Dott. Valerio Digregorio
Il punto di vista della giurisprudenza sulle possibilità e i limiti per il datore di lavoro di eseguire controlli a mezzo di investigatori privati.
Introduzione e quadro normativo
Il lavoratore subordinato è assoggettato all’esercizio del potere direttivo, disciplinare e di controllo da parte del datore di lavoro.
L’attività di controllo del datore di lavoro è circoscritta entro precisi limiti dagli artt. 2-5 dello Statuto dei Lavoratori (Legge n. 300/1970) con l’obbiettivo di tutelare la libertà, la dignità e la riservatezza dei lavoratori.
L’art. 2 dello Statuto dei Lavoratori stabilisce che le guardie giurate possono essere impiegate esclusivamente per scopi connessi alla tutela del patrimonio aziendale e, conseguentemente, possono contestare ai lavoratori solo i fatti oppure le azioni riconnessi alla tutela dello stesso.
E’ inoltre fatto loro divieto di
- vigilare sull’andamento dell’attività lavorativa;
- accedere ai locali aziendali dove si svolge l’attività di produzione, se non in casi eccezionali e per specifiche e motivate esigenze connesse alla tutela del patrimonio aziendale.
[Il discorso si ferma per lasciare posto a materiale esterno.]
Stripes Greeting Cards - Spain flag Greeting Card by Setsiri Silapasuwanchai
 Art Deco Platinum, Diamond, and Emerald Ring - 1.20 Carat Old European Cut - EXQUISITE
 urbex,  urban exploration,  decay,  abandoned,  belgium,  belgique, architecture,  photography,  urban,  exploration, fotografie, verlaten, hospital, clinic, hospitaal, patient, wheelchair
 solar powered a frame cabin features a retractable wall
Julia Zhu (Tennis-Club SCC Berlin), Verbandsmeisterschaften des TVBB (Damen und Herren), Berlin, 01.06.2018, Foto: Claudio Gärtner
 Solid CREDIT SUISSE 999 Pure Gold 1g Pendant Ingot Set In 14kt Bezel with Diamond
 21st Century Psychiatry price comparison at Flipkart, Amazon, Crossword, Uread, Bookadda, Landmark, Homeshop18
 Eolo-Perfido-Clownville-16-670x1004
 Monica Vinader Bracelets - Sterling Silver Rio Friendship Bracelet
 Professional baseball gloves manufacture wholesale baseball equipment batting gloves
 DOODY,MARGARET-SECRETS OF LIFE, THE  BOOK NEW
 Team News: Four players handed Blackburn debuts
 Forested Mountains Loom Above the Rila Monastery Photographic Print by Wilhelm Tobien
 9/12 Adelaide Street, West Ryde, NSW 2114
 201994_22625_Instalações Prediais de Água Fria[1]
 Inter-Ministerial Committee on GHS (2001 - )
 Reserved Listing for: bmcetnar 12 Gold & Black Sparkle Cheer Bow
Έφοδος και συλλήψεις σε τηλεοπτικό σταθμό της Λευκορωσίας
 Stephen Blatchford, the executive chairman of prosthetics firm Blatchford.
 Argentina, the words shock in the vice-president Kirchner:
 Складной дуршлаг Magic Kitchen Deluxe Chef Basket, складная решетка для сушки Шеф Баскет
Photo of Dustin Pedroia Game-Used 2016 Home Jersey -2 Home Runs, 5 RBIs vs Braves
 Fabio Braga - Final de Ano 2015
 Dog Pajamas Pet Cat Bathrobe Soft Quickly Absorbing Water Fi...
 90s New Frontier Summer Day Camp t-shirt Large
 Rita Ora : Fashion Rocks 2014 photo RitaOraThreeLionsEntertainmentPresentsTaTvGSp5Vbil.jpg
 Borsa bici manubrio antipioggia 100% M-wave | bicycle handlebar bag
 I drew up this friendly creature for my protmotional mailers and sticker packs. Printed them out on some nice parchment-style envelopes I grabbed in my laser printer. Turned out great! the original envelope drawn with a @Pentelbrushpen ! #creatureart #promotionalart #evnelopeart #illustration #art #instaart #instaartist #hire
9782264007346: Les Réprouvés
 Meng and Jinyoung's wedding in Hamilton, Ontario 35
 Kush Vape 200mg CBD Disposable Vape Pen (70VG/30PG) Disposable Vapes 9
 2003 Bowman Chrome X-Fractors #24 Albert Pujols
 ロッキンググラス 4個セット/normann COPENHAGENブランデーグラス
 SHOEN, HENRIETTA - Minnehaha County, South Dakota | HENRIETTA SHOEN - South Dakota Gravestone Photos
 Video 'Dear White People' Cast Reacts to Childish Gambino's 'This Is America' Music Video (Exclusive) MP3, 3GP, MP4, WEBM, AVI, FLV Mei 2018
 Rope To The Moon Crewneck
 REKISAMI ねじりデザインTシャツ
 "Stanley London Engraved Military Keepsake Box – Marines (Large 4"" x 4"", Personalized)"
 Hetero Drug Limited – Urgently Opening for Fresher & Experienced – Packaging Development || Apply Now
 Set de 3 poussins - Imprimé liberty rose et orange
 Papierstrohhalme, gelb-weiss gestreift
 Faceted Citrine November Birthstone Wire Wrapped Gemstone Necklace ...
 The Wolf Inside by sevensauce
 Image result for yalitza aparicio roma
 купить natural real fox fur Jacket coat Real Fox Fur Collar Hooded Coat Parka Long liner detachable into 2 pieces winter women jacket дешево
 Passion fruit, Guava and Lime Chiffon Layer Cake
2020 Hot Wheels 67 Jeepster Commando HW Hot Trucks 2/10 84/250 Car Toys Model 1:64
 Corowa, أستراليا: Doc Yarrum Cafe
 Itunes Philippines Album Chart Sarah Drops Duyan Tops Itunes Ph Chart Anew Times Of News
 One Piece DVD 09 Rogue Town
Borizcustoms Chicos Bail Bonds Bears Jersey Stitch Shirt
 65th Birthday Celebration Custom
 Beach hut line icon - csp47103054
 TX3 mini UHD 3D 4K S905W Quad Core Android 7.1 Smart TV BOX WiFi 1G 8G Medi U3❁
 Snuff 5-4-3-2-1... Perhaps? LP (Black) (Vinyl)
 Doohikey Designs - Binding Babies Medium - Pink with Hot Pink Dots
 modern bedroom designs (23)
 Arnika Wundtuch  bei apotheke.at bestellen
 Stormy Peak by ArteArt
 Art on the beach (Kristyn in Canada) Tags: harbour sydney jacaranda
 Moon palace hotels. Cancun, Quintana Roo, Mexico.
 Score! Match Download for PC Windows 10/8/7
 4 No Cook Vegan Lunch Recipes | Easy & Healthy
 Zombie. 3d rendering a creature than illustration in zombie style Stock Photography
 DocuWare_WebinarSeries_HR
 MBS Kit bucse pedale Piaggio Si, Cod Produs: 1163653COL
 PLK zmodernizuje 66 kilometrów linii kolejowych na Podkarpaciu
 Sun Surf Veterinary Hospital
Il divieto di controllo sull’attività lavorativa si estende a tutte le vicende connesse alla prestazione di lavoro (compresi l’orario di lavoro e le pause).
La violazione della disposizione di cui sopra comporta non solo la sospensione della guardia giurata dal servizio ma anche l’irrogazione di una sanzione penale in capo al datore di lavoro (vedi art. 38 Stat. Lav.).
L’art. 3 Stat. Lav. sancisce il divieto di effettuare controlli “occulti” sullo svolgimento dell’attività lavorativa: “i nominativi e le mansioni specifiche del personale addetto alla vigilanza dell’attività lavorativa devono essere comunicati ai lavoratori interessati”.
La norma si applica unicamente per il personale destinato alla sorveglianza dei lavoratori senza avere funzioni direttive nei confronti dei dipendenti sorvegliati; il personale direttivo gerarchicamente sovraordinato al lavoratore può esercitare i suoi compiti (compreso quello di sorveglianza) senza necessità di osservare le condizioni di pubblicità prescritte dalla disposizione.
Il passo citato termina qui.